[Records from a spatial question set]
┌──
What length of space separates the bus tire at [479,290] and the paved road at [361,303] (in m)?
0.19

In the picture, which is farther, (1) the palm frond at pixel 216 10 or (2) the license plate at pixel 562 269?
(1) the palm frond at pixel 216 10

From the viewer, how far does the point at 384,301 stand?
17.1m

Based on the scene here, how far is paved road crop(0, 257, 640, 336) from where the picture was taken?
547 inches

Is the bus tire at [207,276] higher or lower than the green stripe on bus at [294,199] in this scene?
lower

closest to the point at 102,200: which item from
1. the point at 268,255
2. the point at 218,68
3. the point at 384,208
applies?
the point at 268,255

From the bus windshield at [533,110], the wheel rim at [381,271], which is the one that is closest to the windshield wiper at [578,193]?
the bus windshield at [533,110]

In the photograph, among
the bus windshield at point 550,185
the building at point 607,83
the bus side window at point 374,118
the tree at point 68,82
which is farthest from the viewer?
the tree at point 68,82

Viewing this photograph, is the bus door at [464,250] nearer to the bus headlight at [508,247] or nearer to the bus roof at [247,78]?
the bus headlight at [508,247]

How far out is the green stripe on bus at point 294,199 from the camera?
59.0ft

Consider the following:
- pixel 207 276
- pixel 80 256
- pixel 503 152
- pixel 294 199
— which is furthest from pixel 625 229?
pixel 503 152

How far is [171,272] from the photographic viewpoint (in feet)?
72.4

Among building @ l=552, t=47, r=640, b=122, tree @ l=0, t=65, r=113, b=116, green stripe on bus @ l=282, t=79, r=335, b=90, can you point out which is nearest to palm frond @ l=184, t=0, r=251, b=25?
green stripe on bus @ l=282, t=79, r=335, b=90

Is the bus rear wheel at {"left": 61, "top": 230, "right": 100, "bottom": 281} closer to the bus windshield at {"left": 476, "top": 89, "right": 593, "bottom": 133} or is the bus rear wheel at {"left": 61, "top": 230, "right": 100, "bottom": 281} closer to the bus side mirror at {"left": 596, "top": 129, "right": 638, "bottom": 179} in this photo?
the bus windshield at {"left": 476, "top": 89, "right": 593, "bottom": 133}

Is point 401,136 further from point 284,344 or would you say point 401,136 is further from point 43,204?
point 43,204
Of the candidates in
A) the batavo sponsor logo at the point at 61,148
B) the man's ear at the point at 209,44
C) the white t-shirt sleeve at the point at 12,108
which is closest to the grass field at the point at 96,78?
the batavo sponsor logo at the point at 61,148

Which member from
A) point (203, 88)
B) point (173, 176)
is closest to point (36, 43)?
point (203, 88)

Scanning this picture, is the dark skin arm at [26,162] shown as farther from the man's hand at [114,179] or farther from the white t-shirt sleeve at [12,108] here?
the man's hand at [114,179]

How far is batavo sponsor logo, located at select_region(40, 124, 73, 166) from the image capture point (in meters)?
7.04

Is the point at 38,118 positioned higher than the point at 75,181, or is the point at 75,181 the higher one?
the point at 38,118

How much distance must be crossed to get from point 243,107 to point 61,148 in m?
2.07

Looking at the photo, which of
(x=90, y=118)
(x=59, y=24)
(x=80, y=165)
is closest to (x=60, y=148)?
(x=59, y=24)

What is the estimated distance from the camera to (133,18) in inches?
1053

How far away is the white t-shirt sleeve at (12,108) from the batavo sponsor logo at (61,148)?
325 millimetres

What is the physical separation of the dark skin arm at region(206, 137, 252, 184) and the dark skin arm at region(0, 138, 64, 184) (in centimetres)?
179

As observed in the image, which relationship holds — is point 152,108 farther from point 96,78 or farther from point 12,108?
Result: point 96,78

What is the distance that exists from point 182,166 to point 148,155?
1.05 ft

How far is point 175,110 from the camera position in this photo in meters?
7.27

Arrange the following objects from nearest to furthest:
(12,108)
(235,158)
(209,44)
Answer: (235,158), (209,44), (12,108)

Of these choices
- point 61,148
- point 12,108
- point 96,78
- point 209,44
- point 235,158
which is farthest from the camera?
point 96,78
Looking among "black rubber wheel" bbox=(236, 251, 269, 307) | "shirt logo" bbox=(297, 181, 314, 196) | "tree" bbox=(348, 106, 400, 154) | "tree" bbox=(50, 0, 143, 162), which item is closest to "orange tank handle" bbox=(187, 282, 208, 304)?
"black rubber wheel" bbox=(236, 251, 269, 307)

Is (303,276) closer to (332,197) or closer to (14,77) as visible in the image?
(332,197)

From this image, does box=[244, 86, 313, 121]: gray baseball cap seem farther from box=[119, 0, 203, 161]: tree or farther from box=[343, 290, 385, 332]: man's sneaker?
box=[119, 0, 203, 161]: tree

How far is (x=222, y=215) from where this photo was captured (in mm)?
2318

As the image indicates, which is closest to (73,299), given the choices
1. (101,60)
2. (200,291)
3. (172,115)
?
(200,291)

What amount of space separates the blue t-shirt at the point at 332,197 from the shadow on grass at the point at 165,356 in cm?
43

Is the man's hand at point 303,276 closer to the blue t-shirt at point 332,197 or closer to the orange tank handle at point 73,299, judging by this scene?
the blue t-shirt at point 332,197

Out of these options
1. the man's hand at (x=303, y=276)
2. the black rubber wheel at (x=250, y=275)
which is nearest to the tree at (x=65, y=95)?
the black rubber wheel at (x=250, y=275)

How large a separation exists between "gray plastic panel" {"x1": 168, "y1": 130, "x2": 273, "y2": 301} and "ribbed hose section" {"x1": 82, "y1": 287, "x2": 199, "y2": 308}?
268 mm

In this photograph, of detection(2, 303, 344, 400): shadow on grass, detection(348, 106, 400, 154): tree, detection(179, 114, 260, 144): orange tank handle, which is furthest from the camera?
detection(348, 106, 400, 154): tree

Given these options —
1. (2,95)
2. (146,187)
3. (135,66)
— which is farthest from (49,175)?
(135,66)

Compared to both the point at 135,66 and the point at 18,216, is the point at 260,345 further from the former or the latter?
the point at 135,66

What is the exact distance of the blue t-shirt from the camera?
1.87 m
└──
WHAT THIS TASK INVOLVES » Give back all the data exactly as written.

FINAL RESULT »
What length of space separates the bus tire at [479,290] and the paved road at [361,303] (in m)?
0.19

In the picture, which is farther, (1) the palm frond at pixel 216 10 or (2) the license plate at pixel 562 269?
(1) the palm frond at pixel 216 10

From the viewer, how far does the point at 384,301 stand?
17.1m

Based on the scene here, how far is paved road crop(0, 257, 640, 336) from where the picture was taken?
547 inches

Is the bus tire at [207,276] higher or lower than the green stripe on bus at [294,199] in this scene?
lower

closest to the point at 102,200: which item from
1. the point at 268,255
2. the point at 218,68
3. the point at 384,208
applies?
the point at 268,255

From the bus windshield at [533,110], the wheel rim at [381,271], which is the one that is closest to the windshield wiper at [578,193]?
the bus windshield at [533,110]

In the photograph, among
the bus windshield at point 550,185
the building at point 607,83
the bus side window at point 374,118
the tree at point 68,82
which is farthest from the viewer?
the tree at point 68,82

Viewing this photograph, is the bus door at [464,250] nearer to the bus headlight at [508,247] or nearer to the bus roof at [247,78]?
the bus headlight at [508,247]

How far out is the green stripe on bus at point 294,199 from the camera?
59.0ft

Consider the following:
- pixel 207 276
- pixel 80 256
- pixel 503 152
- pixel 294 199
— which is furthest from pixel 625 229?
pixel 503 152

How far is [171,272] from the photographic viewpoint (in feet)?
72.4

Among building @ l=552, t=47, r=640, b=122, tree @ l=0, t=65, r=113, b=116, green stripe on bus @ l=282, t=79, r=335, b=90, can you point out which is nearest to palm frond @ l=184, t=0, r=251, b=25?
green stripe on bus @ l=282, t=79, r=335, b=90

Is the bus rear wheel at {"left": 61, "top": 230, "right": 100, "bottom": 281} closer to the bus windshield at {"left": 476, "top": 89, "right": 593, "bottom": 133} or is the bus rear wheel at {"left": 61, "top": 230, "right": 100, "bottom": 281} closer to the bus side mirror at {"left": 596, "top": 129, "right": 638, "bottom": 179} in this photo?
the bus windshield at {"left": 476, "top": 89, "right": 593, "bottom": 133}

Is point 401,136 further from point 284,344 or would you say point 401,136 is further from point 43,204?
point 43,204
Of the candidates in
A) the batavo sponsor logo at the point at 61,148
B) the man's ear at the point at 209,44
C) the white t-shirt sleeve at the point at 12,108
which is closest to the grass field at the point at 96,78?
the batavo sponsor logo at the point at 61,148

Which member from
A) point (203, 88)
B) point (173, 176)
is closest to point (36, 43)?
point (203, 88)

Scanning this picture, is the dark skin arm at [26,162] shown as farther from the man's hand at [114,179] or farther from the white t-shirt sleeve at [12,108] here?
the man's hand at [114,179]

How far is batavo sponsor logo, located at select_region(40, 124, 73, 166) from the image capture point (in meters)?
7.04

Is the point at 38,118 positioned higher than the point at 75,181, or is the point at 75,181 the higher one?
the point at 38,118

How much distance must be crossed to get from point 243,107 to point 61,148 in m?
2.07

Looking at the photo, which of
(x=90, y=118)
(x=59, y=24)
(x=80, y=165)
is closest to (x=60, y=148)?
(x=59, y=24)

What is the estimated distance from the camera to (133,18) in inches?
1053

How far away is the white t-shirt sleeve at (12,108) from the batavo sponsor logo at (61,148)?
325 millimetres

What is the physical separation of the dark skin arm at region(206, 137, 252, 184) and the dark skin arm at region(0, 138, 64, 184) (in centimetres)?
179

As observed in the image, which relationship holds — is point 152,108 farther from point 96,78 or farther from point 12,108?
Result: point 96,78

What is the distance that exists from point 182,166 to point 148,155?
1.05 ft

How far is point 175,110 from the camera position in this photo in meters?
7.27

Arrange the following objects from nearest to furthest:
(12,108)
(235,158)
(209,44)
Answer: (235,158), (209,44), (12,108)

Of these choices
- point 61,148
- point 12,108
- point 96,78
- point 209,44
- point 235,158
which is farthest from the camera?
point 96,78
Looking among "black rubber wheel" bbox=(236, 251, 269, 307) | "shirt logo" bbox=(297, 181, 314, 196) | "tree" bbox=(348, 106, 400, 154) | "tree" bbox=(50, 0, 143, 162), which item is closest to "orange tank handle" bbox=(187, 282, 208, 304)?
"black rubber wheel" bbox=(236, 251, 269, 307)

Is (303,276) closer to (332,197) or closer to (14,77) as visible in the image?
(332,197)

From this image, does box=[244, 86, 313, 121]: gray baseball cap seem farther from box=[119, 0, 203, 161]: tree or farther from box=[343, 290, 385, 332]: man's sneaker?
box=[119, 0, 203, 161]: tree

How far is (x=222, y=215) from where this photo was captured (in mm)?
2318

As the image indicates, which is closest to (73,299), given the choices
1. (101,60)
2. (200,291)
3. (172,115)
?
(200,291)

What amount of space separates the blue t-shirt at the point at 332,197 from the shadow on grass at the point at 165,356 in cm?
43

Is the man's hand at point 303,276 closer to the blue t-shirt at point 332,197 or closer to the orange tank handle at point 73,299, judging by this scene?
the blue t-shirt at point 332,197

Out of these options
1. the man's hand at (x=303, y=276)
2. the black rubber wheel at (x=250, y=275)
which is nearest to the tree at (x=65, y=95)?
the black rubber wheel at (x=250, y=275)

How large a separation exists between "gray plastic panel" {"x1": 168, "y1": 130, "x2": 273, "y2": 301} and "ribbed hose section" {"x1": 82, "y1": 287, "x2": 199, "y2": 308}?
268 mm

In this photograph, of detection(2, 303, 344, 400): shadow on grass, detection(348, 106, 400, 154): tree, detection(179, 114, 260, 144): orange tank handle, which is furthest from the camera?
detection(348, 106, 400, 154): tree

Given these options —
1. (2,95)
2. (146,187)
3. (135,66)
— which is farthest from (49,175)?
(135,66)

Compared to both the point at 135,66 and the point at 18,216, is the point at 260,345 further from the former or the latter?
the point at 135,66

What is the exact distance of the blue t-shirt from the camera?
1.87 m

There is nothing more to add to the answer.